Start with the given measurement: [katex]\text{5 km}[/katex]
Use the conversion factors for kilometers to meters and meters to millimeters: [katex]\text{5 km} \times \frac{10^3 \, \text{m}}{1 \, \text{km}} \times \frac{10^3 \, \text{mm}}{1 \, \text{m}}[/katex]

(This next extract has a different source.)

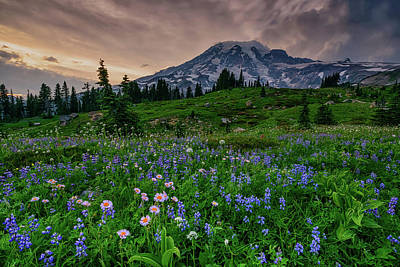 Photograph - Meadows Of Heaven by Dan Mihai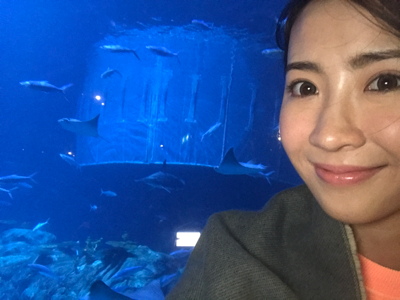 2017-11-28 利穎怡joan的海洋世界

Perform the multiplication: [katex]\text{5 km} \times \frac{10^3 \, \text{m}}{1 \, \text{km}} \times \frac{10^3 \, \text{mm}}{1 \, \text{m}} = 5 \times 10^3 \times 10^3 \, \text{mm}[/katex]
Simplify to get the final answer: [katex]\boxed{5 \times 10^6 \, \text{mm}}[/katex]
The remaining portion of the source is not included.